The county facility downtown was already overcrowded and understaffed when Mills brought in hundreds of new inmates from those jails. He also interfered with the facility’s medical director to hire more nurses and told Cuyahoga County Executive Armond Budish’s administration that there was no money in the budget for more nurses. Mills also changed the jail’s policies to allow corrections officers, instead of nurses, to conduct medical screenings of inmates when they were booked into the jail.

Mills’ decisions created such dire conditions in the jail that inmates were not getting the proper medical care they needed. The jail then experienced its deadliest span in history, with nine inmates dying in less than 18 months. The deaths led Budish to fire Mills, bring in the U.S. Marshals Service to inspect the jail and issue a report that first revealed what it called “inhumane conditions.”

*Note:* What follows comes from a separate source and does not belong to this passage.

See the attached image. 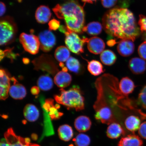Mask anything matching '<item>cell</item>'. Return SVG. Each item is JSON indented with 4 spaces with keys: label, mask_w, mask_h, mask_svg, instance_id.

Meyer began his opening statement in Mills’ trial by discussing the death of Joseph Arquillo, who overdosed eight hours after he was booked into the jail. Meyer also showed jurors a photo of Arquillo hunched over on the floor as a deputy sat nearby reading a newspaper.

[EARLIER: Jury convicts ex-Ohio jail director for mismanaging jail, lying to county council]

Patricia Cosgrove, a former Summit County judge who heard the case because Cuyahoga County judges recused themselves, initially told prosecutors to limit their mentions of the deaths and reminded jurors that Mills was not charged with directly causing any of the deaths.

Several witnesses mentioned Arquillo’s death, the death of Brenden Kiekisz, who died by suicide after not receiving a medical screening that could have caught that he had suicidal thoughts. The jury also heard that the 2009 death of famed R&B singer Sean LeVert that sparked the county to partner with MetroHealth to provide medical care to the inmates.

The 8th District’s opinion held that even the mention of LeVert’s death was prejudicial to Mills.

Prosecutors argued the evidence was admissible as background evidence to show the consequences of Mills’ decisions that created dangerous conditions in the jail.

Forbes in her dissent agreed with that position, and she noted that out of 28 witnesses and 200 exhibits, a small portion of the state’s evidence dealt with inmate deaths and that only three inmates were mentioned by name.